Being that it occurred in the middle of the day, we first tried to get Server Performance Analyzer running on the box. This proved fruitless. The server was so bogged down that doing anything on it was en exercise in extreme patience. So running anything on the box was really out of the question.
Finally the day ended and I got into the server via Integrated Lights Out board (thank you, HP. How many times has this saved YOUR bacon??) The minute I disabled the NIC on the server utilization dropped to normal, and LSASS took a break. This indicated clearly an external cause – something on the local network was hammering the server with some form of AD query.
Since I couldn’t packet capture on the box, this had to wait until the next day, when our managed service provider for networks could port span the switch. Using good old Netmon and the Top Talkers Expert, I was able to pin the culprits down to several machines.

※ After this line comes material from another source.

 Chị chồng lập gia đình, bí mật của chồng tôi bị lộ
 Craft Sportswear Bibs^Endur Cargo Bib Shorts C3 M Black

Here’s where I made the first mistake. We name machines for the user, so every time a user gets a new machine we image it up and put an A or other suffix at the end. Well, the machines showing up in the packet trace mostly had an A suffix. But when I looked in SMS, there were no machines of the same name there. There were machines with that name without the suffix. So I chalked it up to an error in naming on the part of the tech, and started investigating the machines I could see in SMS.
Lesson 1: Trust the trace. I should have confirmed MAC addresses at least.
Around this time we started to see the issue on other servers in other parts of the country. Using traces from both offices we finally figured out that the issue seemed to be isolated to the new HP6930p laptops that we were deploying. Unplug all of the new ones in an office from the network, and the LSASS issue on the server goes away.
Simple, or so I thought. Load Netmon on one of them and let it tell us what’s going on. After some looking, it turns out that the process is hidden under a system process. So although Netmon can see the traffic, it can’t point to the app that is generating it.
Now we’re at the point of disabling and removing apps from the laptop. One of the first we try is the HP Protect Tools, because this is the first time we’ve deployed laptops with that installed. That turns out to be the culprit. Remove the Protect Tools, and the LSASS issue goes away.
Upgrading the Protect Tools from version 4.00.3.001 to the latest version also fixed the issue.